On Tuesday 31 May, the government lifted the ban on evictions, potentially placing more than a million households at risk of homelessness.
The ban was first introduced in March 2020, following the first rapid spread of COVID-19 in Britain. It was meant to protect people from being evicted if they could no longer keep up with their rent due to the effects of the pandemic.
The ban was initially expected to last for only a few months. But it was continually extended as the Tories failed to control infections, and the economic crisis unleashed by the virus continued to rage.
Yet with no genuine help for the millions of renters now at risk of eviction, the Tories have once again placed profits above human lives by taking the side of landlords against working people.
An estimated 400,000 people have already been served an eviction notice, or been told to expect one. Research by the Joseph Rowntree foundation has found a further 1.7 million people are struggling to keep up with their rent and are worried about being evicted.
Generation Rent estimated that almost £300 million in rent arrears has been built up during the pandemic. This is since tenants who lost their jobs or suffered a reduced income simply couldn’t continue to pay the eye-watering rents demanded by private landlords across Britain. Many therefore owe thousands of pounds of rent arrears, on top of their other accumulated bills.
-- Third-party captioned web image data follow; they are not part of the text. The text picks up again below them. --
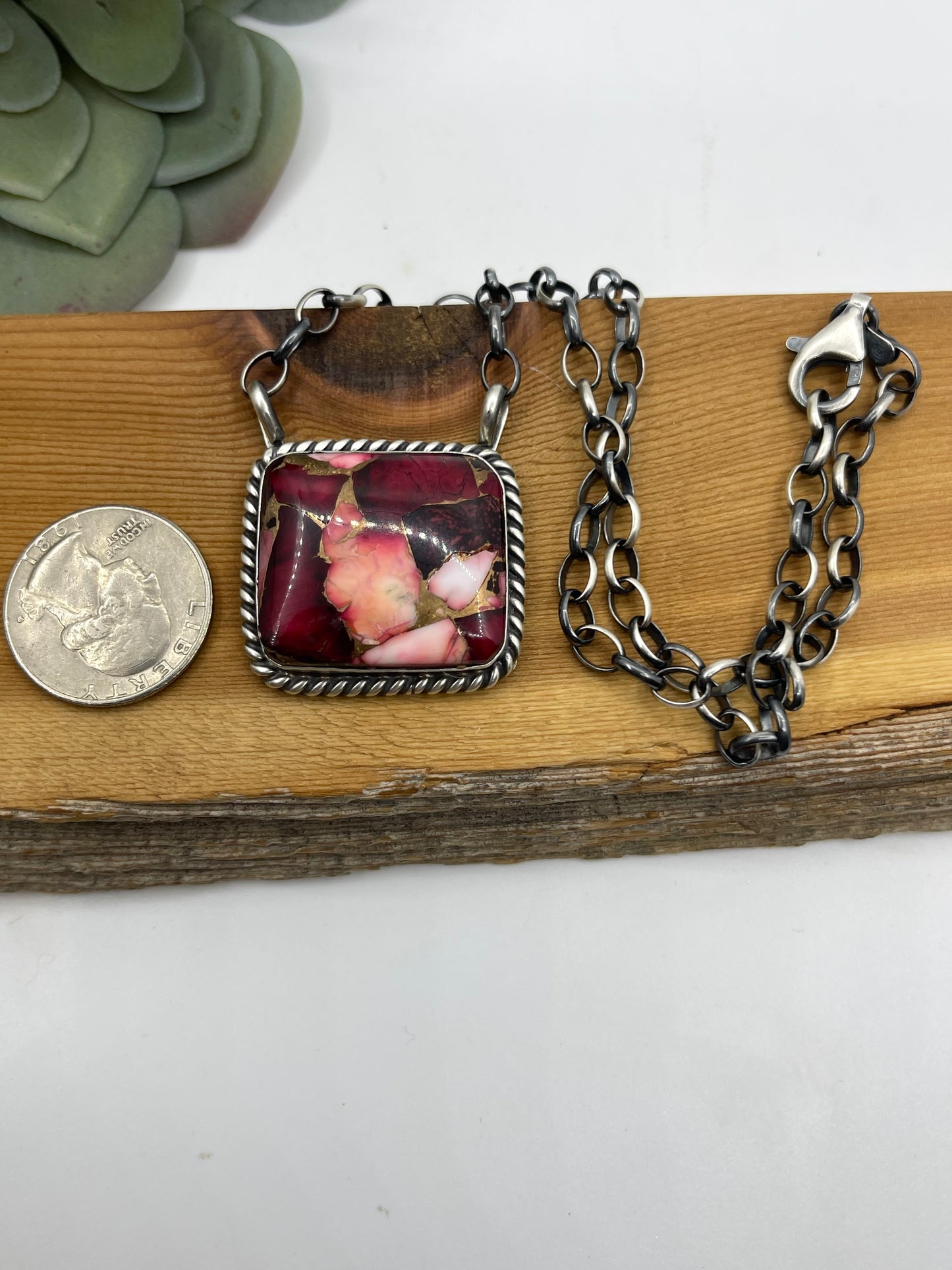 16" Dahlia Rose Square Necklace by Augustine Largo, Navajo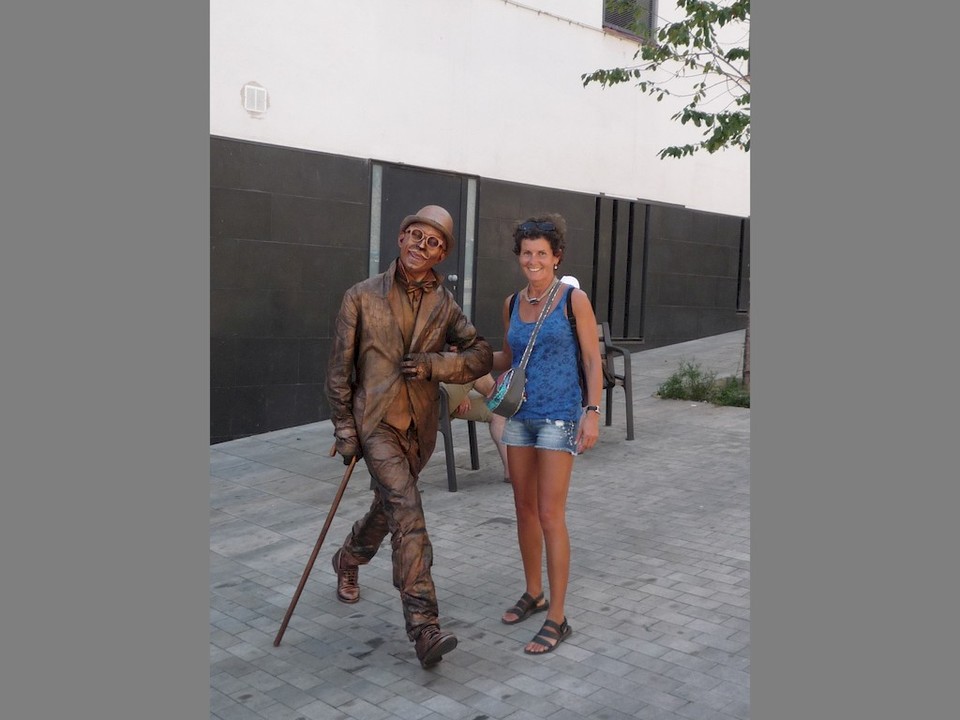 Statue humaine sur la Rambla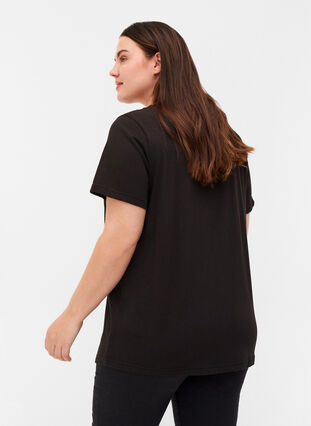 T-shirt à manches courtes avec col en V et résille, Black, Model image number 1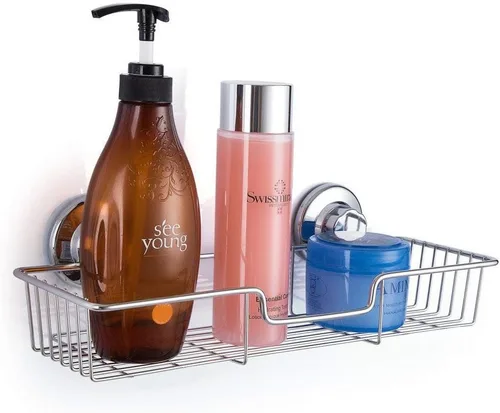Vista 2 de SANNO Organizador de ducha con ventosa con ganchos, potente ventosa, organizador de almacenamiento combinado de estante de baño, accesorios de baño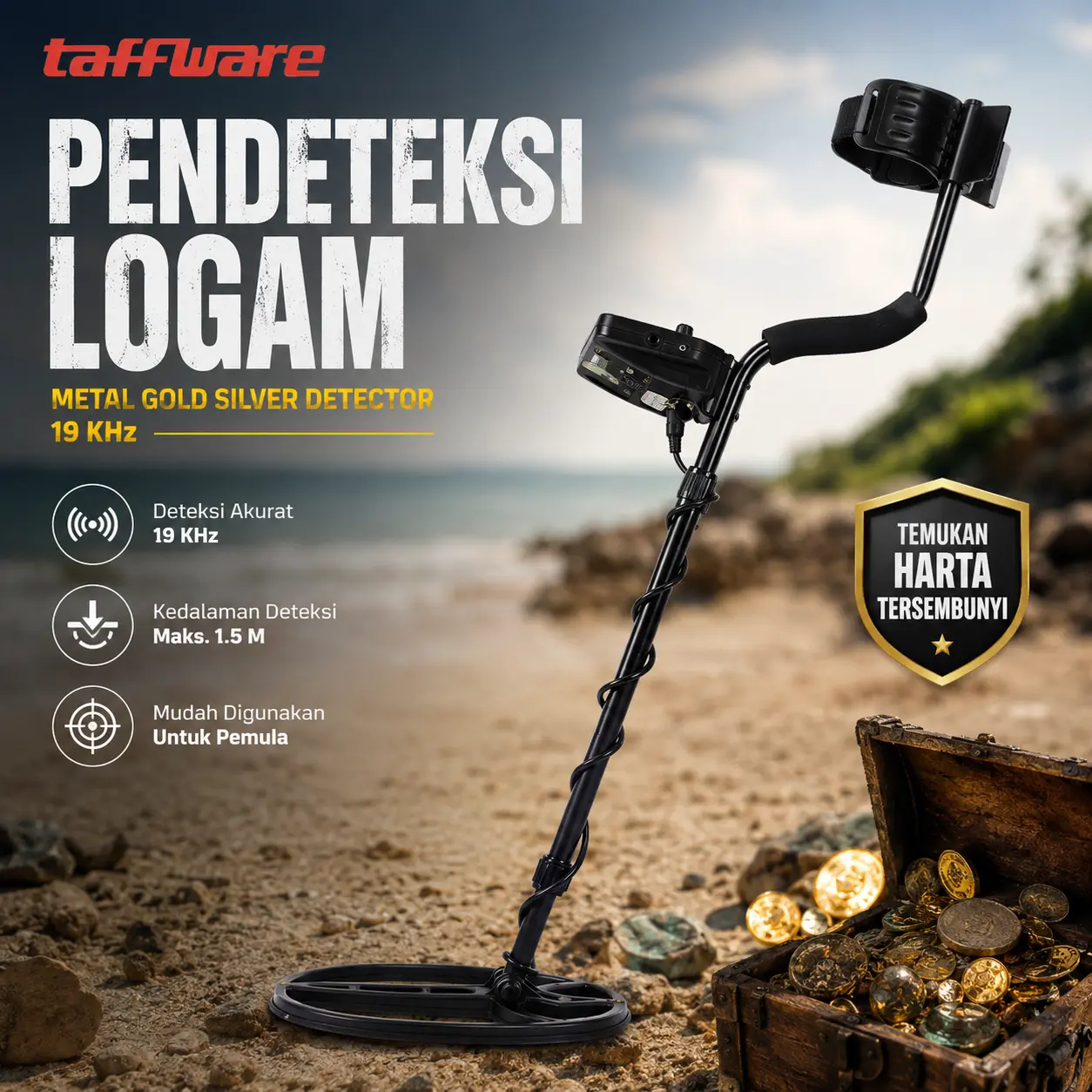 Pendeteksi Logam Underground Metal Gold Silver Detector Finder High Sensitivity Hitam TX-850 Taffware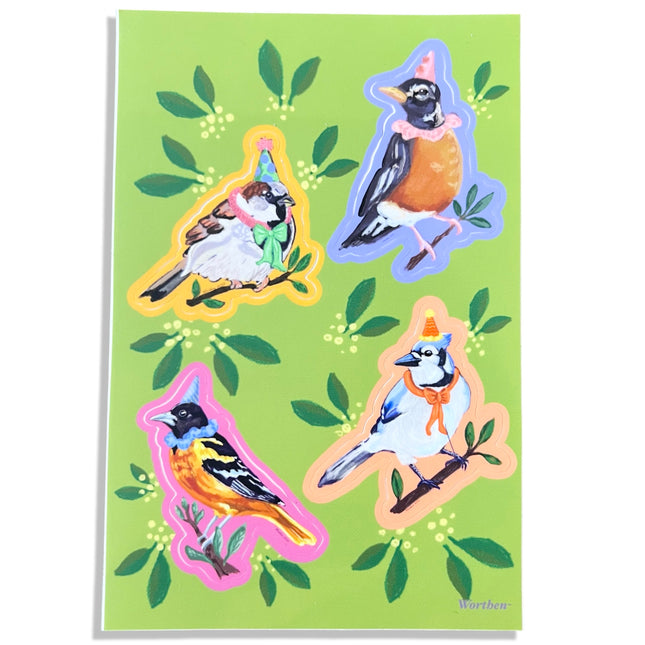 Party Birds Sticker Sheet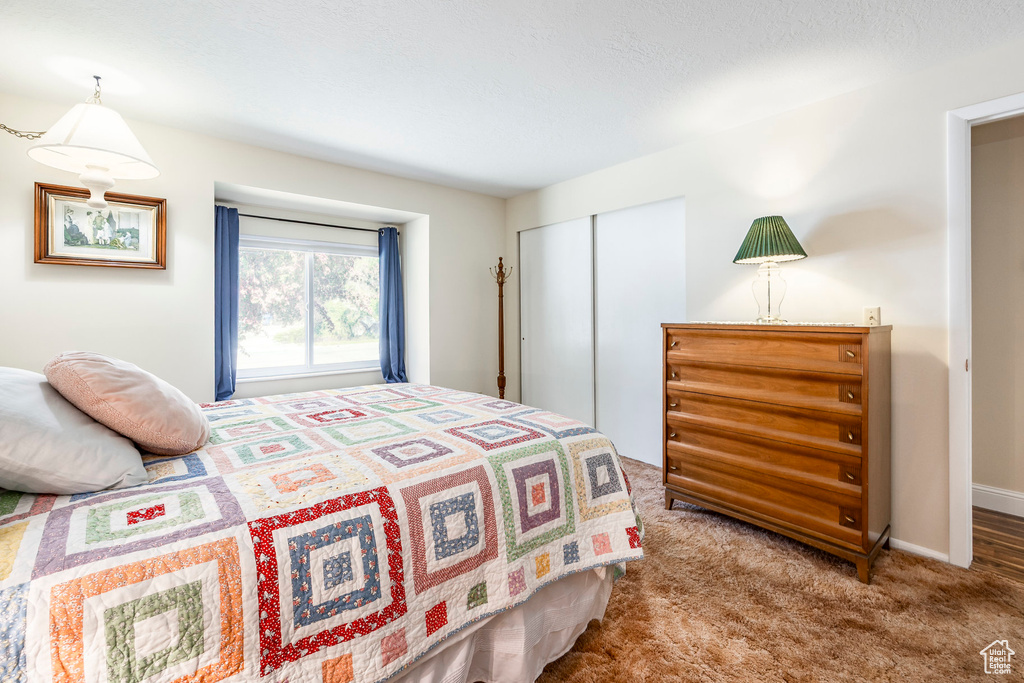 Carpeted bedroom featuring a closet and baseboards
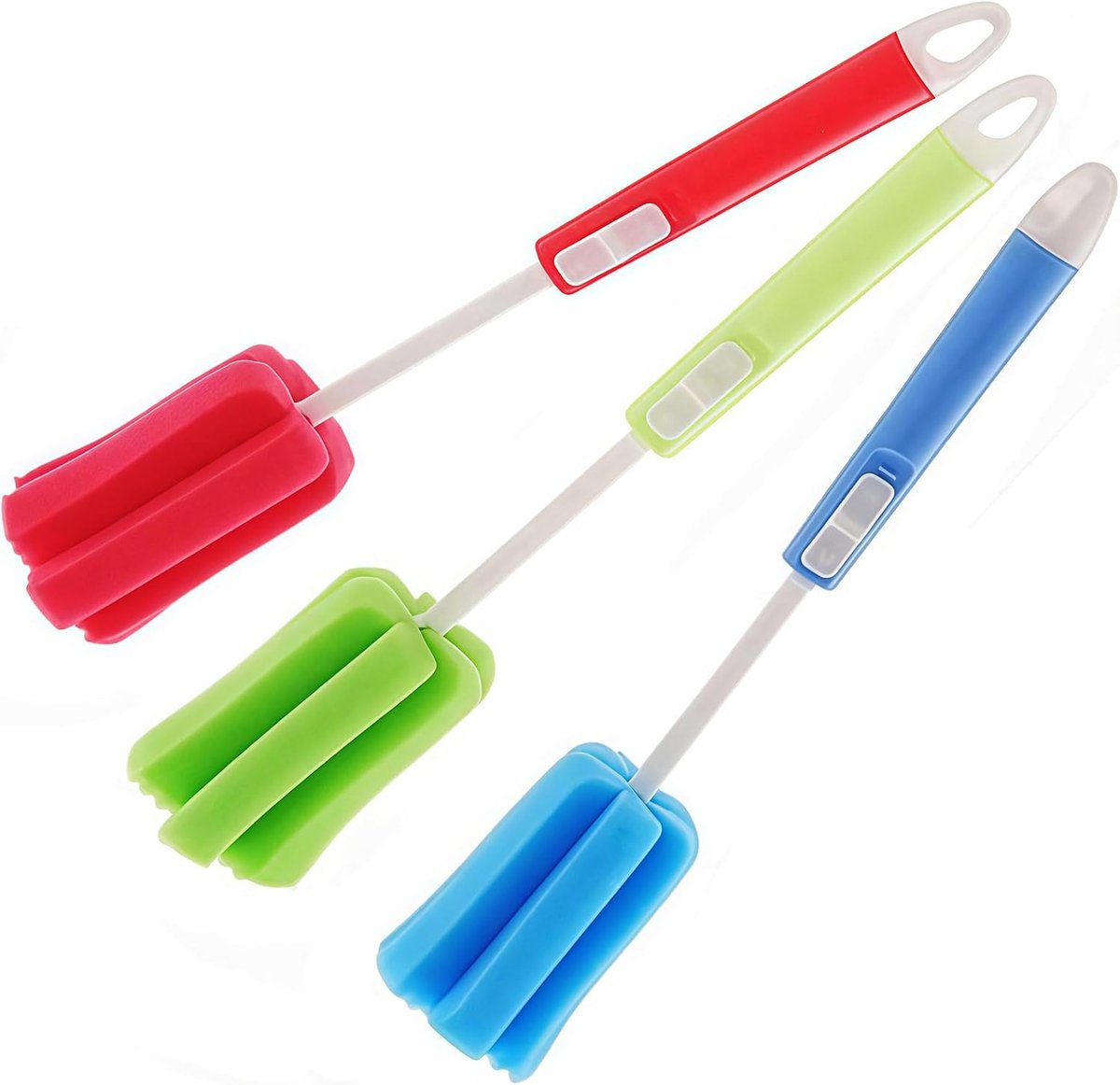 Set van 3 sponsborstels voor het schoonmaken van flessen, kopjes, waterkokers en wijnglazen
The government has claimed that the eviction ban is no longer necessary, since the economy is starting to recover as the country moves out of lockdown. But even if this long promised recovery materialises, how are these renters meant to pay off such a huge level of debt?
Most workers live paycheck to paycheck as it is. Even before the pandemic, many already felt the squeeze when it came to keeping up with their rent and bills. Even the most magical ‘recovery’ isn’t going to put sufficient money in workers’ hands to pay back these arrears.
With landlords intent on squeezing as much profit as possible out of their properties, those who can’t pay will simply be shown the door.
Even before the pandemic, homelessness in the UK was skyrocketing.
From when the Tories took power in 2010 up until 2019, the number of rough sleepers in the UK increased by more than 250 per cent. This was a clear result of austerity, as the government shredded the welfare safety net and slashed funding for homelessness services.
The pandemic has since sunk millions of people who were just about managing to stay afloat, whilst these billions of pounds worth of cuts remain in place. Many more people will face similar financial hardship when the furlough scheme is scrapped in September.
The ability to provide decent accommodation is, along with sustenance, one of the most basic measures of success for a society. On this basis capitalism in Britain has failed miserably. The most recent crisis has only served to take things even further backwards.
Yet in one of the richest countries in the world, how can so many people not be able to afford to keep a roof over their head? Why in a country where more than 650,000 homes lie empty, are so many people forced to sleep on the streets? The simple answer is profit.
Time and time again workers are made to pay the price for this system in crisis. These renters facing eviction are no different.
The Tories are quite happy to sacrifice the homes of millions of workers to protect the profits of the landlords, just like they shield the bosses from the cost of the crisis.
So far, the Labour leadership have put forward a meek set of proposals, which in effect side with landlords over tenants. The labour movement must instead take up a militant programme to defend workers against these attacks. We demand:
- Not one more eviction! Write off the pandemic rent arrears, and protect renters to stay in their homes.
- Takeover over the 650,000 empty properties now to house the homeless and rough sleepers.
- For a mass construction programme of affordable council housing, to be made possible by nationalising the land, the big housing developers, the construction firms, and the banks.
- To nationalise the assets of the big landlord companies, and set rents at no more than five percent of net income.